Purpose of review
Increased total body fat with truncal redistribution is common in antiretroviral therapy (ART)-controlled persons living with HIV(PLWH), leading to insulin resistance, prediabetes/diabetes and dyslipidaemia. We address these topics here.
Most antiretrovirals are associated with gain in trunk fat, including visceral adipose tissue (VAT). Protease-inhibitors could inhibit white fat ability to dissipate energy (i.e. beiging) favouring fat gain. Expansion of VAT is associated with a pro-inflammatory profile linked to the tryptophan-kynurenine pathway and CD4+ subtypes. ART-associated increased adipose tissue (AT) quantity leads to decreased AT density, insulin resistance and dyslipidaemia that could be improved by lifestyle modifications.
PLWH present high level of insulin resistance, regardless of their treatment, and a higher prevalence of prediabetes, but not diabetes, than noninfected persons. Otherwise, HbA1c values appear inaccurate to diagnose prediabetes/diabetes in PLWH.

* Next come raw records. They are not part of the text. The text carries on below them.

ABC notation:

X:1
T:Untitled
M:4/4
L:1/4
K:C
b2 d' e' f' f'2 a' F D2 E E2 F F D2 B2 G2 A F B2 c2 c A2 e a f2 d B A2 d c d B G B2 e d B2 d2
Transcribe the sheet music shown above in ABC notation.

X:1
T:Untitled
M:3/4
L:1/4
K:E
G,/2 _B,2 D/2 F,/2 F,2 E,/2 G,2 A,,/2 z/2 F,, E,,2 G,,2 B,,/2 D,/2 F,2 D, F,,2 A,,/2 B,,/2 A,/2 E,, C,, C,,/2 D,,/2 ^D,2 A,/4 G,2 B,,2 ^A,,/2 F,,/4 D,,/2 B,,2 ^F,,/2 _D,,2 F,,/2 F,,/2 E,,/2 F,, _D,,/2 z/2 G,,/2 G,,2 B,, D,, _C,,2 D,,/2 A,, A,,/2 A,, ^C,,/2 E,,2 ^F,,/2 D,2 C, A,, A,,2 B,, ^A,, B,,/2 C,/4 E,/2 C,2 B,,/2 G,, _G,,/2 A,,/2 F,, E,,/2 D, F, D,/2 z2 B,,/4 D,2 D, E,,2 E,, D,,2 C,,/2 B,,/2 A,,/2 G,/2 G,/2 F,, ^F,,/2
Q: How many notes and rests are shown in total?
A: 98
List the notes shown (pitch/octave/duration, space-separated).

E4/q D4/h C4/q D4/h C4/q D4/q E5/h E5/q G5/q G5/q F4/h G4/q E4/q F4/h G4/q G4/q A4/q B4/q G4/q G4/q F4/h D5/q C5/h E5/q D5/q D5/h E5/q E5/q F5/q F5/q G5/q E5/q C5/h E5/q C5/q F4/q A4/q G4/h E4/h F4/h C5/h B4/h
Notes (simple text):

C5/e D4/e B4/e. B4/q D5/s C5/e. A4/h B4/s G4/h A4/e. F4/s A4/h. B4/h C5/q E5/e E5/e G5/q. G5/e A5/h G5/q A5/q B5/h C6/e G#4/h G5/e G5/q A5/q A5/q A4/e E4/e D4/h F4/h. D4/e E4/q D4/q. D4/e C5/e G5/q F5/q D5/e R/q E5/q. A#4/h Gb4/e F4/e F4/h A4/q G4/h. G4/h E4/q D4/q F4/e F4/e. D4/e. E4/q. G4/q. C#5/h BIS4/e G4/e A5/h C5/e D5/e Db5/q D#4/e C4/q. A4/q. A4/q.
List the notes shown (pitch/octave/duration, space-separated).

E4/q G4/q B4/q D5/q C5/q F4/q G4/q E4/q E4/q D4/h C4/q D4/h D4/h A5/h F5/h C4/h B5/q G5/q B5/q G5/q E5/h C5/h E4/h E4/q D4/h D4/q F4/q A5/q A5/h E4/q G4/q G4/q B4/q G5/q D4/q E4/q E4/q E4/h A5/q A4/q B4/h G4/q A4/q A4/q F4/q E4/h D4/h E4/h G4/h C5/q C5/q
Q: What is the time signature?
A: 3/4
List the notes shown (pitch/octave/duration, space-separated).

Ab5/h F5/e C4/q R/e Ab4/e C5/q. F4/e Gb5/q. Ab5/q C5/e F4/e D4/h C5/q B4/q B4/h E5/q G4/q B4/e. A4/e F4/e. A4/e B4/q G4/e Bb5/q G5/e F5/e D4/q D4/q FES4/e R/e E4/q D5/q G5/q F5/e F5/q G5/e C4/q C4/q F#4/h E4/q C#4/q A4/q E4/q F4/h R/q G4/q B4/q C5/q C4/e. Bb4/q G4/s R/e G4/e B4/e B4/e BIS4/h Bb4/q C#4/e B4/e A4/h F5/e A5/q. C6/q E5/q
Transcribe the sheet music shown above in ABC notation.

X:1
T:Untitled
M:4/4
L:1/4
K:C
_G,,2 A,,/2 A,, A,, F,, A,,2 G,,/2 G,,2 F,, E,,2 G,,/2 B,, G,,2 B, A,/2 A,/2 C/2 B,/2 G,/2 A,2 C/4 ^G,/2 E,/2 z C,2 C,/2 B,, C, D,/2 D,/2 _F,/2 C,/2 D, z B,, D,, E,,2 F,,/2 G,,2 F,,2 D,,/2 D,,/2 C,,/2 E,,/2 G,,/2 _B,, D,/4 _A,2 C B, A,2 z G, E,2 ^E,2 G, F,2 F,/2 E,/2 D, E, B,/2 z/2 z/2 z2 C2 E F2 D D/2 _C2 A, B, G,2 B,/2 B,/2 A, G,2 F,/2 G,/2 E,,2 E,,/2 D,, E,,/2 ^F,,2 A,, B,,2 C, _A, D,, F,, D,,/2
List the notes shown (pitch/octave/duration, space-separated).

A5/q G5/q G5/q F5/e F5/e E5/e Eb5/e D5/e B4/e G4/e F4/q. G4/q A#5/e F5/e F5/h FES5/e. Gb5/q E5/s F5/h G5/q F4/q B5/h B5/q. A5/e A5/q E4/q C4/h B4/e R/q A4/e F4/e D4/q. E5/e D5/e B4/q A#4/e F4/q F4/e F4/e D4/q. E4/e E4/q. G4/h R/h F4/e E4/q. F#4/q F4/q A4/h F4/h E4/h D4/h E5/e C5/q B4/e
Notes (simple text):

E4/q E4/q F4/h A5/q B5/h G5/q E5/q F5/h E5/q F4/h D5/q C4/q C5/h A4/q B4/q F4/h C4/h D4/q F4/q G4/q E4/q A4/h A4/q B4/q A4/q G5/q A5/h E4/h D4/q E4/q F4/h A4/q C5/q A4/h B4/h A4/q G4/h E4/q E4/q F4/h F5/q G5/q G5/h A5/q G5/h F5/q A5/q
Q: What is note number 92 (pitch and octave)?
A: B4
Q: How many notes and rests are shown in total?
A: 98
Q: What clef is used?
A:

ART-related-dyslipidaemia is characterized by elevated LDL-C and/or high triglycerides and reduced HDL-C. Whereas treatment with protease inhibitors generally results in worsened lipid values, treatment with integrase-strand-transfer-inhibitors is associated with a better profile. Tenofovir-alafenamide is associated with higher lipid levels than tenofovir-disoproxil-fumarate. Treatment of LDL-C-dyslipidaemia could benefit, in statin-insufficiently controlled patients, from the class of proprotein-convertase-subtilsin-kenin-type-9 (PCSK-9) inhibitors.
Lifestyle modifications are mandatory to reduce fat and improve dysglycaemia/dyslipidaemia. New drugs can efficiently control diabetes and LDL-C-dyslipidaemia.